==== Selected passage ====

Currently output is like this:

Name: <ol><li> Data Loaded:  NO</li><li>Quality: 5</li><li>Status: UP</li><li>Index: 72</li></eol>

From WITHIN the CDATA block, my intention is to output a new line for each field along with it's appropriate result.

Below is the code that's written up until now that gives the current output listed above:

    package com.lucy.seo;

import javax.xml.parsers.DocumentBuilderFactory;
import javax.xml.parsers.DocumentBuilder;
import org.w3c.dom.Document;
import org.w3c.dom.CharacterData;
import org.w3c.dom.NodeList;
import org.w3c.dom.Node;
import org.w3c.dom.Element;
import java.io.File;
import org.w3c.dom.CDATASection;
import org.w3c.dom.Comment;
import org.w3c.dom.Text;
import org.xml.sax.SAXException;


public class ReadXMLFile {

public static void main(String[] args ) throws Exception {

File fXmlFile = new File("C:/XML_UltraEdit/XML_Sandbox/Oracle_Java_Project/Test_Doc.xml");
    DocumentBuilder builder = DocumentBuilderFactory.newInstance().newDocumentBuilder();
Document doc = builder.parse(fXmlFile);

doc.getDocumentElement().normalize();

System.out.println("Root element :" + doc.getDocumentElement().getNodeName());

NodeList nList = doc.getElementsByTagName("Placemark");

System.out.println("----------------------------");

for (int temp = 0; temp < nList.getLength(); temp++) {
    Element element = (Element) nList.item(temp);
            NodeList name = element.getElementsByTagName("description");
            Element line = (Element) name.item(0);
            System.out.println("Name: " + getCharacterDataFromElement(line));
    }
}
public static String getCharacterDataFromElement(Element f) {

         NodeList list = f.getChildNodes();
         String data;

         for(int index = 0; index < list.getLength(); index++){
             if(list.item(index) instanceof CharacterData){
                 CharacterData child  = (CharacterData) list.item(index);
                 data = child.getData();

                 if(data != null && data.trim().length() > 0)

==== Entries supplied ====

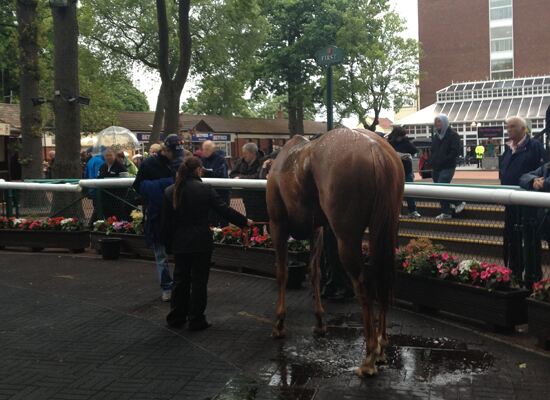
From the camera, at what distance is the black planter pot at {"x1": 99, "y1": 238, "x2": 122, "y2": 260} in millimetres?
10883

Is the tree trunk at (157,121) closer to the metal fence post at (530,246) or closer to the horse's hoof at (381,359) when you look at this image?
the metal fence post at (530,246)

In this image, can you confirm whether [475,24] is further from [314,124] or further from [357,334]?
[357,334]

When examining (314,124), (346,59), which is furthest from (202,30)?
(314,124)

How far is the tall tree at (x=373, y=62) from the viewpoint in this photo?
44.4m

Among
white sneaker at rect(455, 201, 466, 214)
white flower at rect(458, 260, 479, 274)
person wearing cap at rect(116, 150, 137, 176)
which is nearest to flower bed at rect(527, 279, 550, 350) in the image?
white flower at rect(458, 260, 479, 274)

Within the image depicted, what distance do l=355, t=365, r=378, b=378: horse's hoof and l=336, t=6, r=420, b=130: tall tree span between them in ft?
134

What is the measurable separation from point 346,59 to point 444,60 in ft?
97.3

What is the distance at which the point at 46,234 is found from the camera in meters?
11.8

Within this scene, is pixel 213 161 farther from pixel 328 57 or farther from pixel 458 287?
pixel 458 287

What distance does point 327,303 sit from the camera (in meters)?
7.52

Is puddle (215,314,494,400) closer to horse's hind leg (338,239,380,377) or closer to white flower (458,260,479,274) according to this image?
horse's hind leg (338,239,380,377)

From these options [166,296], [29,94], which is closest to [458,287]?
[166,296]

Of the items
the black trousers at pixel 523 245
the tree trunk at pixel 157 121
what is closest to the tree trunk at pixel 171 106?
the black trousers at pixel 523 245

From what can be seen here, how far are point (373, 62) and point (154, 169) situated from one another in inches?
1607
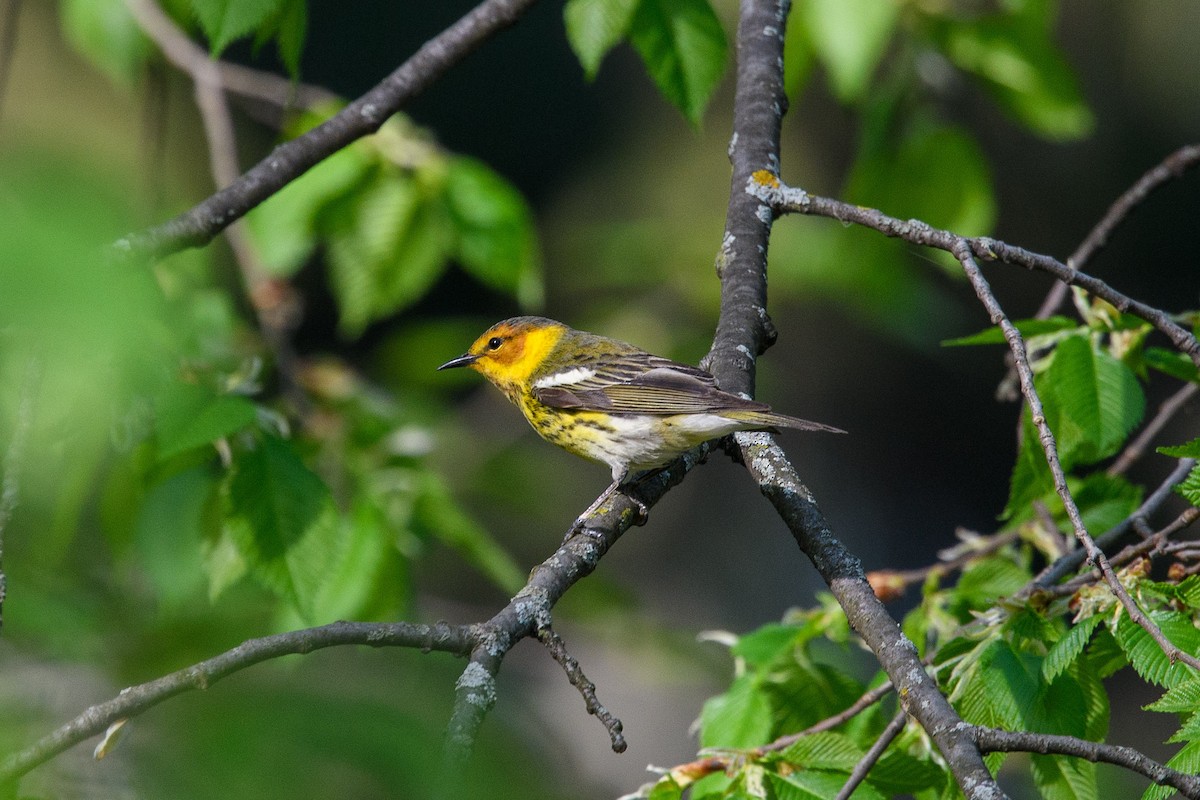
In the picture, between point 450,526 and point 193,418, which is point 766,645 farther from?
point 193,418

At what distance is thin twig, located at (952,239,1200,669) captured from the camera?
1739 millimetres

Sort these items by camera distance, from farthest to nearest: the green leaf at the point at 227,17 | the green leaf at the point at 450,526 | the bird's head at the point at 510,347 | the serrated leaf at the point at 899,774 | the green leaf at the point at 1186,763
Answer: the bird's head at the point at 510,347, the green leaf at the point at 450,526, the green leaf at the point at 227,17, the serrated leaf at the point at 899,774, the green leaf at the point at 1186,763

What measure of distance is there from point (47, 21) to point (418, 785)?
9467mm

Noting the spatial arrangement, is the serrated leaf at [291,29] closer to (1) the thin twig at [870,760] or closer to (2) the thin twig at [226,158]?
(2) the thin twig at [226,158]

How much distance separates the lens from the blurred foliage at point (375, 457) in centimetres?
88

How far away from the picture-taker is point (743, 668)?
9.90 ft

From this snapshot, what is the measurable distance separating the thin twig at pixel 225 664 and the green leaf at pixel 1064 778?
52.5 inches

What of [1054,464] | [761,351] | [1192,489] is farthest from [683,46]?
[1192,489]

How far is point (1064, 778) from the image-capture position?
229 centimetres

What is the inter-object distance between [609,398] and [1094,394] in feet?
Result: 5.63

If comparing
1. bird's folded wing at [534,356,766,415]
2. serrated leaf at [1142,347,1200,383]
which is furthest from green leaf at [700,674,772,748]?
serrated leaf at [1142,347,1200,383]

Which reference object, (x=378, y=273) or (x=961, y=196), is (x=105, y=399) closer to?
A: (x=378, y=273)

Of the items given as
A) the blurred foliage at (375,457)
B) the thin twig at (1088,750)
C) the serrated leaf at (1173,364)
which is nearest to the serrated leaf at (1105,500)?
the blurred foliage at (375,457)

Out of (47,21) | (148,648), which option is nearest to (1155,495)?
(148,648)
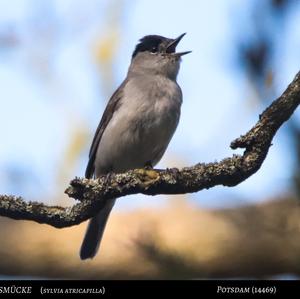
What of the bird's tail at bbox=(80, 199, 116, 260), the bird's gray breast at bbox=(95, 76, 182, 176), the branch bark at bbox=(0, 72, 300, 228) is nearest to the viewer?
the branch bark at bbox=(0, 72, 300, 228)

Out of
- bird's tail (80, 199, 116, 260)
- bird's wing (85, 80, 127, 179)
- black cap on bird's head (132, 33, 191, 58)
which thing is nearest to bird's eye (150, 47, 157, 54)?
black cap on bird's head (132, 33, 191, 58)

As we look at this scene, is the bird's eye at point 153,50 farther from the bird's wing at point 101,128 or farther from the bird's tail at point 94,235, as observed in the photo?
the bird's tail at point 94,235

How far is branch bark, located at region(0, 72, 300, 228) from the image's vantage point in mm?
3514

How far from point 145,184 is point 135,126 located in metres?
1.83

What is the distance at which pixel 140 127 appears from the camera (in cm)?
546

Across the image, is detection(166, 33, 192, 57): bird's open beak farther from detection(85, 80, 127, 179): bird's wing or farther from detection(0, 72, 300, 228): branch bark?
detection(0, 72, 300, 228): branch bark

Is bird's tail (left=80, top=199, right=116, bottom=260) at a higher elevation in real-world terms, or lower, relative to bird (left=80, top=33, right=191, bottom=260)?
lower

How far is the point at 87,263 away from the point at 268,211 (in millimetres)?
1507

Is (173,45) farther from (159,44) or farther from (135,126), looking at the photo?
(135,126)

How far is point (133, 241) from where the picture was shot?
7.89ft

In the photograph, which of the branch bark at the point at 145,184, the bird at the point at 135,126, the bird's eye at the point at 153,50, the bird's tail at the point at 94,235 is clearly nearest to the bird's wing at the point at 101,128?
the bird at the point at 135,126
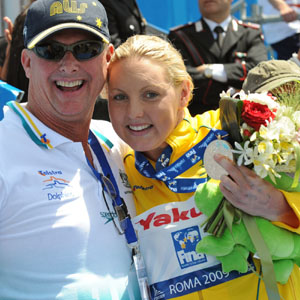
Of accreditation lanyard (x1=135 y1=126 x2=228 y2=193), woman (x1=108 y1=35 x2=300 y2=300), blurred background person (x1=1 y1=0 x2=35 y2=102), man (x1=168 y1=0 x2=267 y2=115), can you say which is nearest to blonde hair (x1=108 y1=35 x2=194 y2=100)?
woman (x1=108 y1=35 x2=300 y2=300)

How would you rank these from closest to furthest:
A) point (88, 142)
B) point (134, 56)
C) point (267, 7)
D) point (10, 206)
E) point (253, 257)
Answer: point (10, 206) → point (253, 257) → point (134, 56) → point (88, 142) → point (267, 7)

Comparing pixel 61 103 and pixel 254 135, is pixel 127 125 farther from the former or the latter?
pixel 254 135

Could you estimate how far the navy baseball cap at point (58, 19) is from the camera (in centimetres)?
245

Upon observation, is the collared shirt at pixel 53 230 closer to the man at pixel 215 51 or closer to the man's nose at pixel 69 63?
the man's nose at pixel 69 63

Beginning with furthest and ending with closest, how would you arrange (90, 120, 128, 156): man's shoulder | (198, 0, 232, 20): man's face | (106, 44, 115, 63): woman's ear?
(198, 0, 232, 20): man's face → (90, 120, 128, 156): man's shoulder → (106, 44, 115, 63): woman's ear

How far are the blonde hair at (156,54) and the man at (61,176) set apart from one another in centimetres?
11

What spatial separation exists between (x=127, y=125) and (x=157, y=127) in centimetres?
16

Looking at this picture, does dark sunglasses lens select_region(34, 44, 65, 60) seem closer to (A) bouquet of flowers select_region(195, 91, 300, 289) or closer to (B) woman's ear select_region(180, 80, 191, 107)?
(B) woman's ear select_region(180, 80, 191, 107)

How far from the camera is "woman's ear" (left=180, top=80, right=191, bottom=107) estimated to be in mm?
2765

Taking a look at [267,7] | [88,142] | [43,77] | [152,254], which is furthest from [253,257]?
[267,7]

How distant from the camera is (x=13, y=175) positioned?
86.5 inches

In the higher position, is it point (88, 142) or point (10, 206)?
point (88, 142)

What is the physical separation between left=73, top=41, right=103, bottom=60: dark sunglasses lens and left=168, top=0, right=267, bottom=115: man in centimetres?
165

====

Task 1 >>
List every class the Java code in the forum post imports from the org.w3c.dom package.
Task 2 >>
Turn the lines of the records into a Markdown table with the columns Row and Line. Start with the line containing "When examining (314,124), (346,59), which" and go on through the line containing "1739 millimetres", skipping blank lines and leaving out the pictures.

Complete answer 1 >>
- Document
- CharacterData
- NodeList
- Node
- Element
- CDATASection
- Comment
- Text

Complete answer 2 >>
| Row | Line |
|---|---|
| 1 | When examining (314,124), (346,59), which is furthest from (202,30)? |
| 2 | (314,124) |
| 3 | How far is the tall tree at (x=373, y=62) from the viewpoint in this photo? |
| 4 | 44.4m |
| 5 | Among |
| 6 | white sneaker at rect(455, 201, 466, 214) |
| 7 | white flower at rect(458, 260, 479, 274) |
| 8 | person wearing cap at rect(116, 150, 137, 176) |
| 9 | which is nearest to flower bed at rect(527, 279, 550, 350) in the image? |
| 10 | white flower at rect(458, 260, 479, 274) |
| 11 | Within the image depicted, what distance do l=355, t=365, r=378, b=378: horse's hoof and l=336, t=6, r=420, b=130: tall tree span between them in ft? |
| 12 | 134 |
| 13 | What is the measurable separation from point 346,59 to point 444,60 in ft? |
| 14 | 97.3 |
| 15 | What is the distance at which the point at 46,234 is found from the camera in meters? |
| 16 | 11.8 |
| 17 | Within this scene, is pixel 213 161 farther from pixel 328 57 or farther from pixel 458 287? |
| 18 | pixel 458 287 |
| 19 | What distance does point 327,303 sit from the camera (in meters)? |
| 20 | 7.52 |
| 21 | Is puddle (215,314,494,400) closer to horse's hind leg (338,239,380,377) or closer to white flower (458,260,479,274) according to this image? |
| 22 | horse's hind leg (338,239,380,377) |
| 23 | From these options [166,296], [29,94], which is closest to [458,287]? |
| 24 | [166,296] |
| 25 | Of the items |
| 26 | the black trousers at pixel 523 245 |
| 27 | the tree trunk at pixel 157 121 |
| 28 | what is closest to the tree trunk at pixel 171 106? |
| 29 | the black trousers at pixel 523 245 |
| 30 | From what can be seen here, how far are point (373, 62) and point (154, 169) situated from one another in inches? |
| 31 | 1607 |
| 32 | In the picture, between point 450,526 and point 193,418, which is point 766,645 farther from? |
| 33 | point 193,418 |
| 34 | At what distance is thin twig, located at (952,239,1200,669) captured from the camera? |
| 35 | 1739 millimetres |